Starting at the line that holds "request_url: https://easychair.org/publications/preprint/1td2" and stopping at the line that holds "<!DOCTYPE html>", restate the records below word for word, with both of those lines included.

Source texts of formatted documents
------------------------------------------------
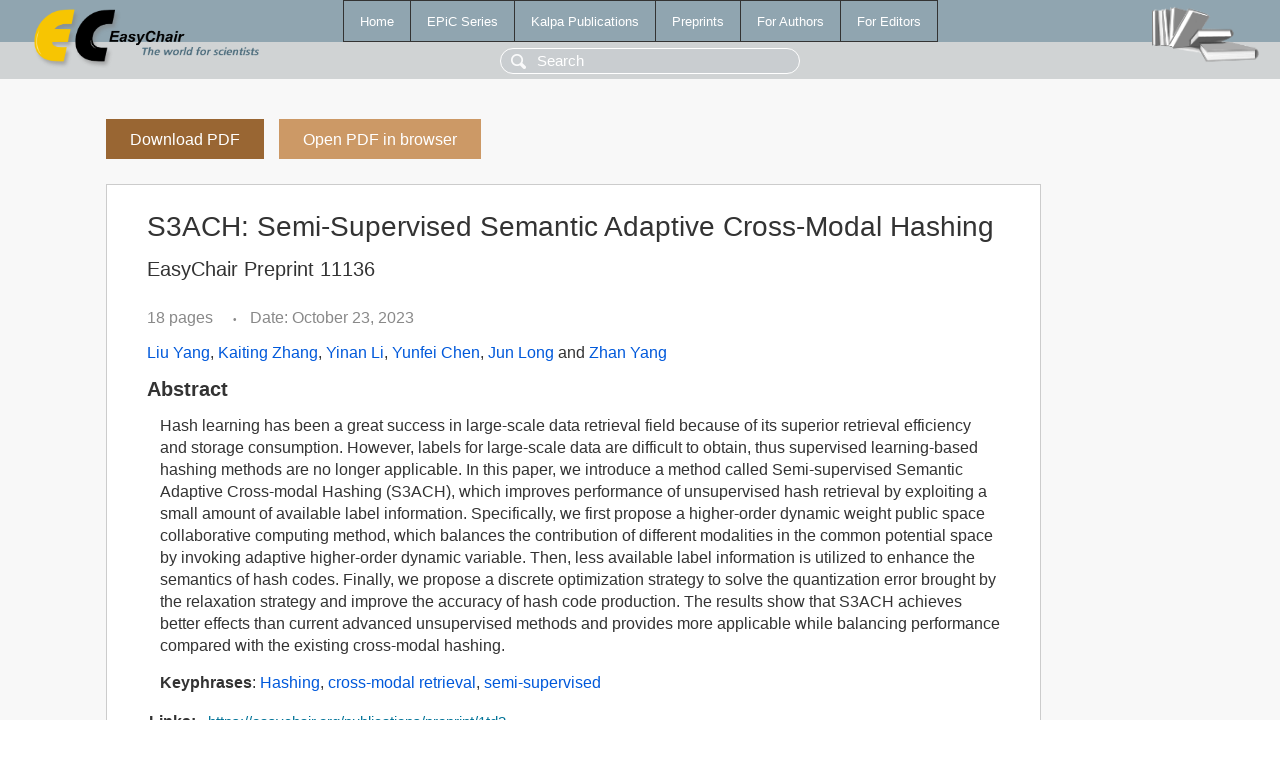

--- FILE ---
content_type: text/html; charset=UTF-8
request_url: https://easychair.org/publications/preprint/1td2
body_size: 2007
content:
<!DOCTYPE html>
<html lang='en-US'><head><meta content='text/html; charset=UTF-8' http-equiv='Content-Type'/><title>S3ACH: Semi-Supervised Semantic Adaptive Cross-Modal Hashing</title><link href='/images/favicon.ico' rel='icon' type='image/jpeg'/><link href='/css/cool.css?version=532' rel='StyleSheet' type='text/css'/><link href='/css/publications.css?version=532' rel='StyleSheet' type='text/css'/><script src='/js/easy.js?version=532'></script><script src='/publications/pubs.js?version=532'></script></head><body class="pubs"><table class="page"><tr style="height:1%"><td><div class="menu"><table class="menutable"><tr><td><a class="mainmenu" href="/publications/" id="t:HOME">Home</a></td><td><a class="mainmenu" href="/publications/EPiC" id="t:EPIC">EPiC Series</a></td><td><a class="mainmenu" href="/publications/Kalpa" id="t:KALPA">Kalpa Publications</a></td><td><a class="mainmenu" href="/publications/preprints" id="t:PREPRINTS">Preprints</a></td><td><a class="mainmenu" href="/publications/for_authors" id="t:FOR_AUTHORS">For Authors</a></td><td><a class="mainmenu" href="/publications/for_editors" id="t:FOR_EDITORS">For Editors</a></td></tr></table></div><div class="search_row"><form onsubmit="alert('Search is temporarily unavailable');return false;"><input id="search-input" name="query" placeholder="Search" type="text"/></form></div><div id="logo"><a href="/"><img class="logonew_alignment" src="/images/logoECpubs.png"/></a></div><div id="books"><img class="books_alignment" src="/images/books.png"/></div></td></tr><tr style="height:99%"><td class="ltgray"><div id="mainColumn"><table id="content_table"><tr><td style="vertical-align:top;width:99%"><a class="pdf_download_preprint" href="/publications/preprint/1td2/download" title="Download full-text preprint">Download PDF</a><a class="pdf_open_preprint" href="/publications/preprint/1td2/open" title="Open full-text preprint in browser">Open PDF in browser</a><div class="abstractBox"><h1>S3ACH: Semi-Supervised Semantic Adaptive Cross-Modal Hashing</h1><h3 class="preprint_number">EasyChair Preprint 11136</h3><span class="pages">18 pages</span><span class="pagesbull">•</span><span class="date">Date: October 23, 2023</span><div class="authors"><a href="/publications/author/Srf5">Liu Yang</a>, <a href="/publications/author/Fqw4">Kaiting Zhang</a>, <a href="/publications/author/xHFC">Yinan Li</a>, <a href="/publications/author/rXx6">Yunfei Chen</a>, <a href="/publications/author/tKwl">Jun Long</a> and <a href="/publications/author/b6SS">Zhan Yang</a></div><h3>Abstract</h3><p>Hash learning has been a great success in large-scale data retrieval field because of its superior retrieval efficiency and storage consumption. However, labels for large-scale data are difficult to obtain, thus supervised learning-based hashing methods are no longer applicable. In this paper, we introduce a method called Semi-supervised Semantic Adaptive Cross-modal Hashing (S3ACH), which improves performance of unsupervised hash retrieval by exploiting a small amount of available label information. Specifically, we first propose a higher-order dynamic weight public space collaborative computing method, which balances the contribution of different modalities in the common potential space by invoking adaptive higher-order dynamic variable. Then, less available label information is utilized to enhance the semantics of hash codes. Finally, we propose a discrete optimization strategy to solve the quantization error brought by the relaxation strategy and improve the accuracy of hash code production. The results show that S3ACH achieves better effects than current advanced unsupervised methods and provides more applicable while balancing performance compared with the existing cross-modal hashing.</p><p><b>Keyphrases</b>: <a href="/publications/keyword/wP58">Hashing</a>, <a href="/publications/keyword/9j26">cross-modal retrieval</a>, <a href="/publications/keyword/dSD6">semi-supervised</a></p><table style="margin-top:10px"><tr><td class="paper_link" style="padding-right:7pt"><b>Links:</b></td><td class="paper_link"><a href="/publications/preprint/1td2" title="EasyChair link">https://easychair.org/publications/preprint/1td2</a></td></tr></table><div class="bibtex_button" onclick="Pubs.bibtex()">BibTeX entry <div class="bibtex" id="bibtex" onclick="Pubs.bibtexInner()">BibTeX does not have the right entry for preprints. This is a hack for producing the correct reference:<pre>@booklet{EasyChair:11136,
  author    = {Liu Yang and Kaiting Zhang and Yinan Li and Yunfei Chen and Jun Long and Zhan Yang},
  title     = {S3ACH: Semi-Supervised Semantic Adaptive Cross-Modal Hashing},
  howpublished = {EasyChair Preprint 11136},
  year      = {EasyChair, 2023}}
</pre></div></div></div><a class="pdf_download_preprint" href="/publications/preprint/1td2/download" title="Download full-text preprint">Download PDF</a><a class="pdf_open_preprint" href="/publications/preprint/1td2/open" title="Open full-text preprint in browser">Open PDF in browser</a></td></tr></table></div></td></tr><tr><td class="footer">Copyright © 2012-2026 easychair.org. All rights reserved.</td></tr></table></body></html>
------------------------------------------------
▶ **TASK ANSWER**:
request_url: https://easychair.org/publications/preprint/1td2
body_size: 2007
content:
<!DOCTYPE html>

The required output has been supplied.